Д.Сухарев: – На уровне интуиции я бы искал причину в разбавлении российских старопоселенцев новыми мигрантами, которым все это было чуждо – и влюбленность, и комплекс вины. Поглотить тьму голодных и вшивых беженцев Узбекистан сумел, но это было достигнуто ценой сложившейся гармонии, она дала трещину. С какой из трех волн несчастных новопоселенцев можно связать то, что я назвал «взаимной порчей»? Вряд ли с той, которую вызвал неурожай 1921 года в Поволжье. Тот первый наплыв беженцев Ташкент, как мне кажется, переварил почти безболезненно, и все-таки слово «самарский» стало тогда у узбеков чем-то вроде ругательства: проблема обозначилась. Фатальными, по-видимому, оказались две последующие волны – та, которую вызвали события начала 30-х годов (коллективизация, голод в европейской части России и на Украине) и массовая эвакуация начала 40-х, военное лихолетье. Впрочем, это всего лишь гипотеза.

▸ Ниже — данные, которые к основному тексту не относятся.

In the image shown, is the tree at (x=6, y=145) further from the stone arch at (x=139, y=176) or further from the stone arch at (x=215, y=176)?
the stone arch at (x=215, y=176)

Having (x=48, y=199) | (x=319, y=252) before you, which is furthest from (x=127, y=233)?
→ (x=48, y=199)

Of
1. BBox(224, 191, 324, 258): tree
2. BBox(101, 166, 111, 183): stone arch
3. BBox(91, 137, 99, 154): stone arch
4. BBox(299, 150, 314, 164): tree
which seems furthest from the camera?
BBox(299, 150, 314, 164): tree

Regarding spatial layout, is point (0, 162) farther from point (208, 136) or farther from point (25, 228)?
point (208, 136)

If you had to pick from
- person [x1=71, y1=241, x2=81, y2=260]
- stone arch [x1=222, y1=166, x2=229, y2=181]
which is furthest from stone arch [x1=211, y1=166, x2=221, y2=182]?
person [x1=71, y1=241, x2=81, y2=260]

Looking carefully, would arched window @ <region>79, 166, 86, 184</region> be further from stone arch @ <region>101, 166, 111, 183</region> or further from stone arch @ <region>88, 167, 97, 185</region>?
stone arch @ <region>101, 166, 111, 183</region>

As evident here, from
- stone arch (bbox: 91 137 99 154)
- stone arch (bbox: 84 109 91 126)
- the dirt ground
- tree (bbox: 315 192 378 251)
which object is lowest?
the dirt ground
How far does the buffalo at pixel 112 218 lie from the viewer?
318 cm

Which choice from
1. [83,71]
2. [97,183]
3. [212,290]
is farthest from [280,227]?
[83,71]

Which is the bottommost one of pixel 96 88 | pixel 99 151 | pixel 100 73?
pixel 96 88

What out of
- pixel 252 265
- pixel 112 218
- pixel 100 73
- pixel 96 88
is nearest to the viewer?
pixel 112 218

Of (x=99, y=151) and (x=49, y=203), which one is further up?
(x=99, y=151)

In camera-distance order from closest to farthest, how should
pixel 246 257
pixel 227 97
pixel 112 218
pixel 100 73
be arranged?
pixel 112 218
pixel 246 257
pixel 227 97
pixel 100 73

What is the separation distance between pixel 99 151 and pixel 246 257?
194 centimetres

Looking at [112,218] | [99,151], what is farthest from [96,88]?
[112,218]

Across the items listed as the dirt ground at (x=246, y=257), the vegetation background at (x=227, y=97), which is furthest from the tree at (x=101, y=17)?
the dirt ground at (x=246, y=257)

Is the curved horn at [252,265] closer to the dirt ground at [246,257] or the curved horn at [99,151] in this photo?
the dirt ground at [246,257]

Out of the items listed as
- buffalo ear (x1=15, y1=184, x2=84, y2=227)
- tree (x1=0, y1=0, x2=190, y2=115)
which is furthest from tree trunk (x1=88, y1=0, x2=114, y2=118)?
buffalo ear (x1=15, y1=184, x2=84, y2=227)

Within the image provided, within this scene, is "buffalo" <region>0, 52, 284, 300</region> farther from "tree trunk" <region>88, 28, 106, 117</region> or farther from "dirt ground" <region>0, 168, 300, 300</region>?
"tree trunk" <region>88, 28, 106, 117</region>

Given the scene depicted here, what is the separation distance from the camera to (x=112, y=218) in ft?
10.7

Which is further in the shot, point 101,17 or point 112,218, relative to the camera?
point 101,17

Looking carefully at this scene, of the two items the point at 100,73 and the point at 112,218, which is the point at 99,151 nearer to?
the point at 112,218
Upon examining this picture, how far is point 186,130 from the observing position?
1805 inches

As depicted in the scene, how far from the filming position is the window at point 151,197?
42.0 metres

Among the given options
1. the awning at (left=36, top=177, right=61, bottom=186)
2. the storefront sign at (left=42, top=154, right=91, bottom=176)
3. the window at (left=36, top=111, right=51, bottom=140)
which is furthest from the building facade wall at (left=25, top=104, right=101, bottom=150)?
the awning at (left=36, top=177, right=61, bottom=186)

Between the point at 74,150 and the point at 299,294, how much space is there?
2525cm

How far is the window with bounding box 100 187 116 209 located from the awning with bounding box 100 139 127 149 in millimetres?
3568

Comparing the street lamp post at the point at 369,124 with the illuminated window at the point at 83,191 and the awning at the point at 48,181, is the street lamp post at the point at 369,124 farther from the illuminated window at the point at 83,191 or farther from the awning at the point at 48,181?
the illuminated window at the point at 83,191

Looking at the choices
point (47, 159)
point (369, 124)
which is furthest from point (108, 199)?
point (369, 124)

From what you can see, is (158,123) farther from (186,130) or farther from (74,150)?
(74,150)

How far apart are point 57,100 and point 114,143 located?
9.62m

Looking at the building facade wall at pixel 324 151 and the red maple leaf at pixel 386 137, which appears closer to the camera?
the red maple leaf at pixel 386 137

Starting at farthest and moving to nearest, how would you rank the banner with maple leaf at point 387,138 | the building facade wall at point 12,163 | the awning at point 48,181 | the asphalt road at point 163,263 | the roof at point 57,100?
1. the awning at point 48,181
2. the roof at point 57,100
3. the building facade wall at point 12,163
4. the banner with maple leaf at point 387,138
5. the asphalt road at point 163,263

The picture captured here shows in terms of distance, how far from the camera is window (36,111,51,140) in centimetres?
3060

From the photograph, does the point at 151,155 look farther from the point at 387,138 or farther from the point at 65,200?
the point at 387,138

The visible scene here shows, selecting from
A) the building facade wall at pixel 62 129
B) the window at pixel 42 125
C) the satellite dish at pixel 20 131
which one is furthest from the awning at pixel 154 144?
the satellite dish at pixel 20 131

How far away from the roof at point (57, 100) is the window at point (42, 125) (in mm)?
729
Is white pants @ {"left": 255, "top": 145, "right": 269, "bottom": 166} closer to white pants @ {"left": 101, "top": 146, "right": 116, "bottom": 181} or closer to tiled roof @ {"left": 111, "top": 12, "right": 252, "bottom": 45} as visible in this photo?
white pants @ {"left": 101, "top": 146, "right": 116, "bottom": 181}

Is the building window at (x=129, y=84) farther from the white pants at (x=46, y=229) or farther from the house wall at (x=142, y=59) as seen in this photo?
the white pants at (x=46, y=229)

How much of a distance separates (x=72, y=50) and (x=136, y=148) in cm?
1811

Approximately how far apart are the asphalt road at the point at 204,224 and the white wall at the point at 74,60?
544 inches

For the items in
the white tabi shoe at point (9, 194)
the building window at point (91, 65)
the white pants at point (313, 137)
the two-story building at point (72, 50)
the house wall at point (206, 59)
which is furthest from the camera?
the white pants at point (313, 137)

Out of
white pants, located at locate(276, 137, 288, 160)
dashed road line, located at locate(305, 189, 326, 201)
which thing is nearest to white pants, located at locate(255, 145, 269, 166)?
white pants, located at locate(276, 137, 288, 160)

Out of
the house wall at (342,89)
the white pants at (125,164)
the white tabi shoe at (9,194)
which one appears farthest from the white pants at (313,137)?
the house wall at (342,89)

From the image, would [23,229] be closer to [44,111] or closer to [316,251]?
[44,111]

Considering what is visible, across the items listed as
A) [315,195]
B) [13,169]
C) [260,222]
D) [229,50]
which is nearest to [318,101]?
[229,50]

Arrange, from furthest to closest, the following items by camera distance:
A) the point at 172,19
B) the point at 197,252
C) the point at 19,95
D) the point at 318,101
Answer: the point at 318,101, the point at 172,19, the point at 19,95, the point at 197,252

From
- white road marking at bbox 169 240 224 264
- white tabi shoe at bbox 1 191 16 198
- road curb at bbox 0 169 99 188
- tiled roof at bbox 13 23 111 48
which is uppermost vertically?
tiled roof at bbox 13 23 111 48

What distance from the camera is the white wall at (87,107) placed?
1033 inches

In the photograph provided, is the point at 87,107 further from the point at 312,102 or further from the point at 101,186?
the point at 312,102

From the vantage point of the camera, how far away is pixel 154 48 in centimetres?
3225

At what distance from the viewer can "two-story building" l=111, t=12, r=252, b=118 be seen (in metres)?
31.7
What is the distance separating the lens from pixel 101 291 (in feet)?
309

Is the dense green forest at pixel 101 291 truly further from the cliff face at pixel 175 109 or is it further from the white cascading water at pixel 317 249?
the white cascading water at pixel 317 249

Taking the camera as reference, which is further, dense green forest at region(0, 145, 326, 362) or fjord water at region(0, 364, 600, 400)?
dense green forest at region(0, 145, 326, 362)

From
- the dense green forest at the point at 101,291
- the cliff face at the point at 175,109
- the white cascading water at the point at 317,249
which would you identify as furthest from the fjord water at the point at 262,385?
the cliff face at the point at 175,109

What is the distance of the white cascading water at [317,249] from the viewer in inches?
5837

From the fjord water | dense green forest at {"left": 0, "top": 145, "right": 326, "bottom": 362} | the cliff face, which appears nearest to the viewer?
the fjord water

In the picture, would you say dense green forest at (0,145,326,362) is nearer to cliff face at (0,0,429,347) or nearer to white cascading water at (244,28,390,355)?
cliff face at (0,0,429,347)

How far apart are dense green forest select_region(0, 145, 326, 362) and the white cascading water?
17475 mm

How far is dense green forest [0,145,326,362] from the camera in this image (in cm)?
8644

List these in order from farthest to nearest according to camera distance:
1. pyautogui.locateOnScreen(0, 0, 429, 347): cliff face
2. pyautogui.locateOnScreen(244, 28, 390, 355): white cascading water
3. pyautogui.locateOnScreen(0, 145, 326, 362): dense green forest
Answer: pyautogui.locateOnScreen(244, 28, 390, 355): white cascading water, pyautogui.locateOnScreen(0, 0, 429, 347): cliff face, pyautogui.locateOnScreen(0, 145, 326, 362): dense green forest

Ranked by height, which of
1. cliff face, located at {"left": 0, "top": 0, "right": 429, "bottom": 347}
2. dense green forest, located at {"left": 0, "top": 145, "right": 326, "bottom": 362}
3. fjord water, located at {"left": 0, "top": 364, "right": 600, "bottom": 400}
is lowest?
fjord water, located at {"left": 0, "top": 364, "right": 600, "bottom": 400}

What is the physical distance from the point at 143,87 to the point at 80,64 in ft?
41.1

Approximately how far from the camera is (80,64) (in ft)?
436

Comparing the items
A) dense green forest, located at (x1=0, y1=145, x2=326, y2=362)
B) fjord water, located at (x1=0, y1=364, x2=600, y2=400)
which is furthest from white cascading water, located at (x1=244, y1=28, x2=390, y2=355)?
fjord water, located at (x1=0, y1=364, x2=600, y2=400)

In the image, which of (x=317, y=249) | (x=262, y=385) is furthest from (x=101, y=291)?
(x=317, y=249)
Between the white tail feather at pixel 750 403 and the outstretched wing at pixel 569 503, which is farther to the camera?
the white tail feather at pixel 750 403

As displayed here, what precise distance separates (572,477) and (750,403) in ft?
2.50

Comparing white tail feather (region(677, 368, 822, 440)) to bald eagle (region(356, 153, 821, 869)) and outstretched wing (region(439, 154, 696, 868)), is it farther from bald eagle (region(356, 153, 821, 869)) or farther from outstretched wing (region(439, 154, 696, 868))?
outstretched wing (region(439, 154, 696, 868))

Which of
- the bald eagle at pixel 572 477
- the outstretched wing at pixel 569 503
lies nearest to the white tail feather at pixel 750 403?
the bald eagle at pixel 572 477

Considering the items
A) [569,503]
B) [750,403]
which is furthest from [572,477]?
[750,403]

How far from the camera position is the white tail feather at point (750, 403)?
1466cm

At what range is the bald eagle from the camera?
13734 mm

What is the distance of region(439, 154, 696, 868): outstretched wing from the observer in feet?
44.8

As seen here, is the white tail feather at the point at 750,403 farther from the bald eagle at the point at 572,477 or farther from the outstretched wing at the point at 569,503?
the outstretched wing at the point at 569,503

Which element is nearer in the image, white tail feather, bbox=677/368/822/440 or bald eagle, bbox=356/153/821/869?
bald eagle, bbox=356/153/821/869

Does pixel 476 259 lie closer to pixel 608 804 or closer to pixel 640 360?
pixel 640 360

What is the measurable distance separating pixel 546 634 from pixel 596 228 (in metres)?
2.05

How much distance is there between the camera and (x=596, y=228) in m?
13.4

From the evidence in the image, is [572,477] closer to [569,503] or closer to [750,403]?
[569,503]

– Моя одноклассница, тоже уехавшая из Ташкента, пишет: «Мы все, по большому счету, исчезнувшая империя. На наших улицах высыхают арыки, они превращаются в такыры (Такыр — дно периодически пересыхающих озер, расположенных в районах распространения глинистых пород пустынных и полупустынных зон. - Прим. ред.) и их заносит песком. Настанет день, когда никто не вспомнит, что мы были». Похожий образ мы видим у Дины Рубиной в романе «На солнечной стороне улицы». Ее мир – это утонувший корабль, из которого она успевает достать амфоры воспоминаний, пока их совсем не занесло морским илом.

Д.Сухарев: – Вспомнят, не вспомнят – зависит от нас самих. Можно, уехав, лечь на дно в обнимку с этой самой амфорой. Лежишь себе и элегически наблюдаешь, как тебя заносит песком и илом. Кстати, Дина Рубина плодотворно использовала ташкентские тексты упомянутой выше О.Ю.Пославской, подруги моей матери. У меня их и брала. Источник у нас общий, но прочитан по-разному: Диной Ильиничной – с талантливыми домыслами и без иллюзий, мною – с изрядной долей идеализации Ташкента.


Брич-Мулла, 1926 год, фотография

Закончу строфой Александра Межирова:

Что означает родину любить?

Во-первых, отовсюду к ней тянуться,

Чтобы в конечном счете к ней вернуться,

Не прерывать связующую нить…

А что означает «отовсюду к ней тянуться» - это каждый пусть решает за себя. Возможности имеются, их немало.

– Есть ли планы издать книгу в бумажном виде?

Д.Сухарев: – Планов нет, желание есть, но одного желания мало...

Ирина Ильина. Автор благодарит Викторию Роттердамскую за содействие в подготовке интервью.